- **Brano fornito**:

•••

Il Primo Ministro (figura che, come già detto, è stata
cancellata nella nuova Costituzione) deve essere membro del Parlamento e il
leader del partito di maggioranza. Il Primo Ministro può essere dimissionato
solo dal Parlamento con un voto di sfiducia approvato a maggioranza. I singoli
ministri possono essere sfiduciati sulla base di un accordo tra i leader della
coalizione.
Il potere
legislativo è affidato ad un Parlamento monocamerale
(la nuova Costituzione introduce un
Senato rappresentativo degli enti locali). L’Assemblea Nazionale (Bunge)
conta 224 deputati, di cui 210
direttamente eletti con sistema maggioritario per un mandato di 5 anni, 12 di nomina presidenziale e 2
nominati ex-officio.
Spetta al
Parlamento approvare le leggi che, prima di entrare in vigore, devono essere
approvate dal Presidente della Repubblica. In caso di rigetto da parte di
quest’ultimo, il progetto di legge ritorna all’esame dell’aula con le modifiche
segnalate dal Presidente. Il testo può essere tuttavia approvato dal Parlamento
nel suo contenuto originario con la maggioranza dei 2/3.
Il sistema
giudiziario si compone della Corte
Suprema e dalle Corti di appello.
Il Presidente della Corte Suprema è nominato dal Capo dello Stato.
politica
estera[8] |
Il Kenya ha
rappresentato a lungo, sino alla crisi interna del 2008, un polo di stabilità e
di influenza moderatrice nell’Africa orientale, tormentata negli anni da guerre
e conflitti interni.
Il Governo di
Nairobi ha svolto un ruolo determinante nel processo di pace tra Nord e Sud
Sudan e in quello di riconciliazione nazionale somala (nel quadro IGAD - Intergovernmental Authority for Development,
il principale Foro di integrazione regionale).

•••

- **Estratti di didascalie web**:
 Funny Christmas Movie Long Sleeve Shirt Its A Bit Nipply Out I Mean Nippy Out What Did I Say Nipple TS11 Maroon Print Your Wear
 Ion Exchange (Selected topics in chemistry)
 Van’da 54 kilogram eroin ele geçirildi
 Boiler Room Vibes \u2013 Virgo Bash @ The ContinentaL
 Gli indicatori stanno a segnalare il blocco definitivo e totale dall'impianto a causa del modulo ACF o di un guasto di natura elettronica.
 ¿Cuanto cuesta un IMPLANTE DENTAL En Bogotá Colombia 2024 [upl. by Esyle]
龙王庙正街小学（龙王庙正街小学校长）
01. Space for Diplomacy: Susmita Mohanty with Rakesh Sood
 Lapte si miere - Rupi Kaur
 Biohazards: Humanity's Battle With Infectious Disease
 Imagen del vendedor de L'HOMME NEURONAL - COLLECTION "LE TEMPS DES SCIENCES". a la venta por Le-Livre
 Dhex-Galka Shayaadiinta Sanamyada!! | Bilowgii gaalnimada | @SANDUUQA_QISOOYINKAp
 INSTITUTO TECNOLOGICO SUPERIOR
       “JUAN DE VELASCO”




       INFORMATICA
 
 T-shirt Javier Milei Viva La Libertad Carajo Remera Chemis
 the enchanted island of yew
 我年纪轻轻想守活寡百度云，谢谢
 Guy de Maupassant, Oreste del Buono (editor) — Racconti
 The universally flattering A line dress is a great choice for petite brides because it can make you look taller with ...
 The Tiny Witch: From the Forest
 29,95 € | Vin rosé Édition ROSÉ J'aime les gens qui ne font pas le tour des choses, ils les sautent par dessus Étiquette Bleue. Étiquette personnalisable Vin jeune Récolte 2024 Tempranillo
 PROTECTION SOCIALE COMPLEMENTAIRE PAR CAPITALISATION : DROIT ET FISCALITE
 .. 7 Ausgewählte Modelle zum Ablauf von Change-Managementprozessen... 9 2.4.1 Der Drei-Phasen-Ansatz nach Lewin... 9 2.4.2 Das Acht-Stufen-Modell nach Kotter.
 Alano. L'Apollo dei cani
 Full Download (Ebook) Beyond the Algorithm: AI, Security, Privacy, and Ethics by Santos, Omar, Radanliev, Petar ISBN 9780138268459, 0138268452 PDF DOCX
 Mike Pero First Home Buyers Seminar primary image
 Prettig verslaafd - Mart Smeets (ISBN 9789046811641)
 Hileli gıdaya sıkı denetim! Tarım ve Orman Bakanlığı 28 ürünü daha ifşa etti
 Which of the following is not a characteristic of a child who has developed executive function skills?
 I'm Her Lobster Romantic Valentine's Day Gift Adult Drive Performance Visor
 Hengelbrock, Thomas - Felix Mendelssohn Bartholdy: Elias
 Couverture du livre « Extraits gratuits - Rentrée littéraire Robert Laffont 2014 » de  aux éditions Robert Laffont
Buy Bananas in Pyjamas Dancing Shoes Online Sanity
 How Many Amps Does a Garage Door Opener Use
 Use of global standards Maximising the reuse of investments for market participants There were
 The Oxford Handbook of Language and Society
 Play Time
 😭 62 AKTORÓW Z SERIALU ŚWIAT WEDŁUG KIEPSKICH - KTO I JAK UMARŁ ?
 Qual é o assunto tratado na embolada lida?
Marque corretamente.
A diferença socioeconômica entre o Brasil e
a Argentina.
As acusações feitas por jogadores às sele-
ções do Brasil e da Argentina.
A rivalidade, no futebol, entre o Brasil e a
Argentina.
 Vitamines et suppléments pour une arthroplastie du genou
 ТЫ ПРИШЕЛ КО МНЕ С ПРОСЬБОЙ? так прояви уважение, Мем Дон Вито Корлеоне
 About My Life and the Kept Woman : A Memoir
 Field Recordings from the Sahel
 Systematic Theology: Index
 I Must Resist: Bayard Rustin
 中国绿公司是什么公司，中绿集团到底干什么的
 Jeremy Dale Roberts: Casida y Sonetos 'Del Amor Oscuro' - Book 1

•••

- **Attività**: Ritrascrivi il passo del brano sull'ordinamento e sulla politica estera del Kenya che inizia con "Il Primo Ministro (figura" e termina con "L’Assemblea Nazionale (Bunge)".

- **Soluzione svolta**:
Il Primo Ministro (figura che, come già detto, è stata
cancellata nella nuova Costituzione) deve essere membro del Parlamento e il
leader del partito di maggioranza. Il Primo Ministro può essere dimissionato
solo dal Parlamento con un voto di sfiducia approvato a maggioranza. I singoli
ministri possono essere sfiduciati sulla base di un accordo tra i leader della
coalizione.
Il potere
legislativo è affidato ad un Parlamento monocamerale
(la nuova Costituzione introduce un
Senato rappresentativo degli enti locali). L’Assemblea Nazionale (Bunge)